- DA FARE -
Ricopia senza modifiche il passo dell'articolo sull'incontro tra Calenda e i dirigenti del Pd, a partire da "Siamo ancora alla" fino a "tempi ci chiedono." compreso.

- BRANO SCELTO -
************
(Fabio Martini per la Stampa) –
È una curiosa riunione che sfugge a qualsiasi etichettatura. Non è strettamente di «corrente» e tantomeno si può ascrivere al «reggente» del Pd Maurizio Martina. Ma questa mattina, alle 10,30, nell’ attico del Nazereno di solito riservato alla Direzione del Pd, si svolgerà un incontro nel quale alcuni tra i personaggi più influenti che vengono dal mondo Ds (il promotore Gianni Cuperlo, il ministro Andrea Orlando e lo stesso Martina) si confronteranno col ministro dello Sviluppo economico Carlo Calenda, iscritto da pochi giorni al partito e che, col suo profilo liberal e arrembante, si trova già al centro delle attenzioni di tanti.
Nel diluvio di retroscena sui giornali che di solito accompagnano l’ escalation di personalità emergenti, di recente è stata attribuita a Calenda l’ ambizione di correre per la segreteria del Pd, una tentazione palesemente prematura che lui ha prontamente smentito. L’ invito rivolto contemporaneamente a Calenda e a Martina sembra alludere a qualcosa di diverso, ad una possibile futura divisione dei compiti: al partito un segretario più identitario e invece in corsa per Palazzo Chigi un personaggio capace di «parlare» ad un elettorato più largo. Si allude già ad un ticket Martina-Calenda?...
Siamo ancora alla stagione dei preliminari, degli assaggi, delle prime mosse per provare a ricostruire un partito ammaccato e dunque non esistono piani già definiti. E infatti Gianni Cuperlo mette le mani avanti: «Dinanzi alla valanga del 4 marzo ripartire dai nomi non aiuta. Non è quello che i tempi ci chiedono.
Non è ciò che serve per rialzarsi dalla sconfitta peggiore della nostra vita». Eppure è proprio Calenda a proporre un indizio in più: «Non so se questo sistema del segretario candidato leader, che è una cosa molto del maggioritario, proseguirà…».
Ma se questo non è ancora un organigramma, è sicuramente uno schema di gioco. A due punte. Con un sistema elettorale che potrebbe tornare maggioritario e con due leader «tosti» da fronteggiare come Salvini e Di Maio, al Pd servirà un frontman e proprio Calenda sembra avere la taglia giusta per questo tipo di sfida. Certo, proprio lui dice che «il candidato naturale alla presidenza del Consiglio dovrebbe essere Paolo Gentiloni». Ma sarà interessato?
************
- DATI DI PARTENZA -
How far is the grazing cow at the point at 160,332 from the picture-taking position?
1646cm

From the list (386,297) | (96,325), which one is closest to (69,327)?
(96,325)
************
- SOLUZIONE ESERCIZIO -
Siamo ancora alla stagione dei preliminari, degli assaggi, delle prime mosse per provare a ricostruire un partito ammaccato e dunque non esistono piani già definiti. E infatti Gianni Cuperlo mette le mani avanti: «Dinanzi alla valanga del 4 marzo ripartire dai nomi non aiuta. Non è quello che i tempi ci chiedono.